To add insult to injury, it is now not entirely clear that Ellmers has pulled her support as she has implied. “I will vote for this,” she told the Standard this morning. “I will vote for this if it doesn’t change.”

It is only fair to note that the legal consequences of this failure are negligible. Had both chambers of Congress passed the measure, it would have died a quick death at the hands of President Obama’s veto pen. Moreover, the suggestion that this failure will be remembered by neutral voters in a few months’ time — let alone come 2016 — is preposterous. A quick look at the record shows us that Republicans vote on similar initiatives all the time without consequence, and that, within reason, events that occur two years before elections tend to have little effect. Indeed, if anything, the abortion debate seems to hurt the Democratic party a little more than it hurts its foes.

Nevertheless, the way the House has gone about this attempt suggests both extraordinary incompetence and an alarming lack of mettle.

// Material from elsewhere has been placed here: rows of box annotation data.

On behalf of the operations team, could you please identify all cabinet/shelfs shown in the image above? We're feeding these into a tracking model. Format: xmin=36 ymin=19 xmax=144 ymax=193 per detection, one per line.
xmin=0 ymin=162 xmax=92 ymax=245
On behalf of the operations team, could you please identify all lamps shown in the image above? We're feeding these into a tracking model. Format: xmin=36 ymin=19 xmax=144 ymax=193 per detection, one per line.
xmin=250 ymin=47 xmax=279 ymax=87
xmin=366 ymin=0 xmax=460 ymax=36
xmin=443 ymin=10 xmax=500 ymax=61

It is one thing for Republicans to wait to pass genuinely controversial legislation until they enjoy unified government, but it is quite another for the party to pass on a popular, moderate, and straightforward bill that has both bipartisan and transgenerational appeal — especially when one considers that the “blowback” that the deserters supposedly fear is coming anyway. As we have learned over the last goodness knows how many years, the GOP’s leading lights could execute a truckload of newborn babies on the Senate floor, and the Democratic party would still claim that they wanted women to die in back-alley clinics. Nowadays, that’s just what they say. Indeed, given the unpopularity of their positions, cooler heads in the GOP would simply let them wail.

My personal views on this matter are complicated. Prima facie, I fail to see whence the federal government derives the constitutional authority for this bill and others like it, and I remain unconvinced by the few cogent arguments that I have heard in favor. Nevertheless, I will grant that I am an oddity and a throwback — a 21st-century type who would like to return the Commerce Clause to its given meaning and to overturn much of the precedent that has been established since the New Deal.

Considering where we now are, though, there is no excuse whatsoever for conservatives to refrain from doing what they can to prevent the wholesale slaughter of the unborn, and, particularly when addressing questions of life and death, no reason to avoid using the Leviathan that their opponents have so painstakingly constructed. Today, the Republican party enjoys solid control of the House and the Senate, and it has a popular wind at its back. On this particular matter it has goodness and care and love on its side, as well as a broad level of support. What it does not have, apparently, is any courage.

— Charles C. W. Cooke is a staff writer at National Review.